I began setting up my first studio in the spring of 1974 in Houston Minnesota.
Houston County is in the southeast corner of Minnesota. Much of this area is unglaciated with a mixed landscape of agricultural land and hardwood forest – it was and is a beautiful area. I was newly married at the time and we found a small farm with a ten stall dairy barn which became my studio. The first year was devoted to converting the barn into a suitable workspace and building a kiln.
Tim Crane, a potter, also lived in the area. I had met him through Warren MacKenzie. Tim was one of the people whose salt glazed work I had come to respect and admire. Although his forms were functional and had warm surfaces, they were sculptural and strong, bordering on austere. I had been salt glazing while a student at the U of MN and the kiln I built in Houston was salt glazed. I fired it with a combination of wood and fuel oil, introducing salt into the kiln at the end of the firing.
The Houston experience was formative.

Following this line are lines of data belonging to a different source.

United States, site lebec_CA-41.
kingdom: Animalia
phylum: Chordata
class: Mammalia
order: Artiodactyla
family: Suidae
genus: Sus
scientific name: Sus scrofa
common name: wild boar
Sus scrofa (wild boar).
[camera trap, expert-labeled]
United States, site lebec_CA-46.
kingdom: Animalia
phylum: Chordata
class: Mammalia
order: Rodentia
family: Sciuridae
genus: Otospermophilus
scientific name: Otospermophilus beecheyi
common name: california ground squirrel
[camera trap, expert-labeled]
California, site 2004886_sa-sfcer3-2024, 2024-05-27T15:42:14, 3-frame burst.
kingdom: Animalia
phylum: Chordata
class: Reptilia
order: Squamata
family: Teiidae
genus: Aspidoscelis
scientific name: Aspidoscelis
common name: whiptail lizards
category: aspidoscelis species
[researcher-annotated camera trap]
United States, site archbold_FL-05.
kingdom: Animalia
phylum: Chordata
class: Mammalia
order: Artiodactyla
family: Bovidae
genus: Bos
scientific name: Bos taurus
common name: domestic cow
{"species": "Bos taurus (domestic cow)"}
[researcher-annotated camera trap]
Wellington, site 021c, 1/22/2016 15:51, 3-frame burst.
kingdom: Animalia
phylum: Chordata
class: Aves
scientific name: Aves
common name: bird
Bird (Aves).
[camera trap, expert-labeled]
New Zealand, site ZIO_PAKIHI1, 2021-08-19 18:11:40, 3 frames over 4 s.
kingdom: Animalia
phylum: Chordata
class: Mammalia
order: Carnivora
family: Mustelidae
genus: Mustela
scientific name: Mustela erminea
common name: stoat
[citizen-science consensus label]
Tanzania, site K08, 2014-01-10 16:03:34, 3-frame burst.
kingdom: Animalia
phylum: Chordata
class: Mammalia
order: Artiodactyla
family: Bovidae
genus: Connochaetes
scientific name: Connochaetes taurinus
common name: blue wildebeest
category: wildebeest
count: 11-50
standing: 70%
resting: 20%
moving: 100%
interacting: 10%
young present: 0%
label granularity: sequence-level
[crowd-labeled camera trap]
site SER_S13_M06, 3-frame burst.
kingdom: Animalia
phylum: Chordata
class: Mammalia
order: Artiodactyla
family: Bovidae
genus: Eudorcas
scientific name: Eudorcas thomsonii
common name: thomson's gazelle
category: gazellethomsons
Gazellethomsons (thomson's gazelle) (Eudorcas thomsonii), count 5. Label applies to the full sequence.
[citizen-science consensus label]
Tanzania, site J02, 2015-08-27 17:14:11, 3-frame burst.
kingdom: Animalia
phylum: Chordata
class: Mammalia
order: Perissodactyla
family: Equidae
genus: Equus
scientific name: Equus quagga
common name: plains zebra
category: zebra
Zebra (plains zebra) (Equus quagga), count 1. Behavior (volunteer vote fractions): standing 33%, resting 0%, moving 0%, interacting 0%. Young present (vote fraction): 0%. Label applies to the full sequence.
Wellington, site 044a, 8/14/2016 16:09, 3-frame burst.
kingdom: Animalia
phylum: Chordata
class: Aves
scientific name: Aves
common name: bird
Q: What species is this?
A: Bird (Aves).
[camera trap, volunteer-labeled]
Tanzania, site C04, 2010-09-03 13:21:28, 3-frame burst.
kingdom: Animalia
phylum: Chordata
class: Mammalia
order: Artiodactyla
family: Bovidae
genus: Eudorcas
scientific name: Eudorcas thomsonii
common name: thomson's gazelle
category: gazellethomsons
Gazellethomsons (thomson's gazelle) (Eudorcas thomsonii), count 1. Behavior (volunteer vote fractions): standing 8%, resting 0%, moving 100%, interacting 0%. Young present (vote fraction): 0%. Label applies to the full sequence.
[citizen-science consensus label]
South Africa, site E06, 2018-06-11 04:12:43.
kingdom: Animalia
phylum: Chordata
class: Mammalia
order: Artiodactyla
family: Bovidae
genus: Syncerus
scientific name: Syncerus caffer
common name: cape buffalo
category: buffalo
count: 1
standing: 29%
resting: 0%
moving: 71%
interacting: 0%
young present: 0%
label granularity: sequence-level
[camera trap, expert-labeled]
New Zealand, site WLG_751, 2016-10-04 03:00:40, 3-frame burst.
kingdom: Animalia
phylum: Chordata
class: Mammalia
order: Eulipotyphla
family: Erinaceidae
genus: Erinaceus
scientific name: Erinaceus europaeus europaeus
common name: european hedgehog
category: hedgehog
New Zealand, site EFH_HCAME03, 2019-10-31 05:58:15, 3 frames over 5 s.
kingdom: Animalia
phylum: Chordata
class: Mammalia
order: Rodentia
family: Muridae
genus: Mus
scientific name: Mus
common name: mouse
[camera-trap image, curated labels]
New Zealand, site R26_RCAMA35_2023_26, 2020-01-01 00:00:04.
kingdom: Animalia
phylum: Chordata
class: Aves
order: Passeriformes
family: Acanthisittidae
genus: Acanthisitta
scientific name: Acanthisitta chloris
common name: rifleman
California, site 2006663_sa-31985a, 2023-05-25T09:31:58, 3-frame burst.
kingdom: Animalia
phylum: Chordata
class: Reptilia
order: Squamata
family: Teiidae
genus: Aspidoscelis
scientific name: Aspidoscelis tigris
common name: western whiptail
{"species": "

Among other things, it was my first experience living in a rural area, and because of that, it was filled with a newfound awareness of seasonal changes. I came to understand the cyclical nature of farming. I noticed the curiosities of vernacular farm buildings which functioned like big pots, holding grain, animals and machinery. I began making small pots configured like granaries, among other things. Maybe more importantly, I began making work that I felt was mine.
Houston was a watershed experience. It was a great place to practice, improve, experiment and develop ideas. But it was a challenging place to make a living.
I finished pieces by salt glazing during the Houston years. Among the historical and contemporary pieces that I admired were the grey and blue crocks from the Redwing potters; German Bellarmine jugs; Don Reitz's luscious surfaces, and Tim Crane’s minimal approach.
I built my first kiln in Houston during the summer of 1974. I ordered a few thousand hard bricks from a company in Missouri. At the time, a railroad line ran through Houston and the brick arrived at the station in a boxcar. I made arrangements with a local implement dealer to deliver the bricks to our property a few miles out of town.
I developed a design for a two-chamber kiln. My plan was to fire bisque or earthenware in the first chamber and to fire salt glazed ware in the second chamber. A local sawmill provided wood for the kiln. I also had a set of drip feed louver burners made so I could also introduce fuel oil into the firing if needed.
The kiln was more or less finished by fall of that year. And then, perhaps not surprisingly, plans changed. The first firing in this new kiln was a disaster. Nearly all of the pieces out of that kiln were under fired, flat and brown, and boring. In addition, my eyes were bigger than my stomach- the kiln I built was huge and it took me much too long to fill. By the time I had thrown enough work and bisque fired it so I could begin glazing, I felt a great distance from the pieces. By that point I was ready to move on to working with wet clay again. New forms were emerging and as a result the bisque pieces languished in the studio. I hated working with bisque clay. It took a couple years to work through this unsatisfactory beginning.
"Once firing" – slipping and glazing leather hard pieces and firing greenware - proved to be a simpler and more efficient way of working. This process avoided the bisque bottleneck and simplified the whole process. Slips expanded what had been a very narrow pallet. And I was finally happy with the surfaces and colors that came out of many of the firings. For sixteen years I worked almost exclusively with this once fired, salt glazed process.
Salt Glaze
The Houston clay and a lead glaze
from Betty Woodman opened the door
to earthenware for me
English slipware, Staffordshire lead glazed pieces from Galina, IL, and the work of Betty Woodman stimulated my appreciation of earthenware pots. But it took many years before I would work with earthenware in any serious way. In the late 1980's I began working with a low temperature clay that I found on the Houston, MN property. It was clay I had used as part of a slip glaze for the once fired salt glaze pieces. It also could be thrown by itself with a few minor adjustments and fired as is. It was an unrefined clay but it was free and easily available and it was a place to begin.
The colors of my salt glazed work, because of iron and stoneware temperatures, comprised just a slice of a much larger chromatic pie. Thus, I began by making many low temperature glaze tests and very few pots. The Houston clay and a lead glaze from Betty Woodman opened the door to earthenware for me. While I loved the subtle tonal variations and surfaces of salt and wood, as time went on I wanted more variation in surface and color. I wanted to be more intentional about the use and application of color.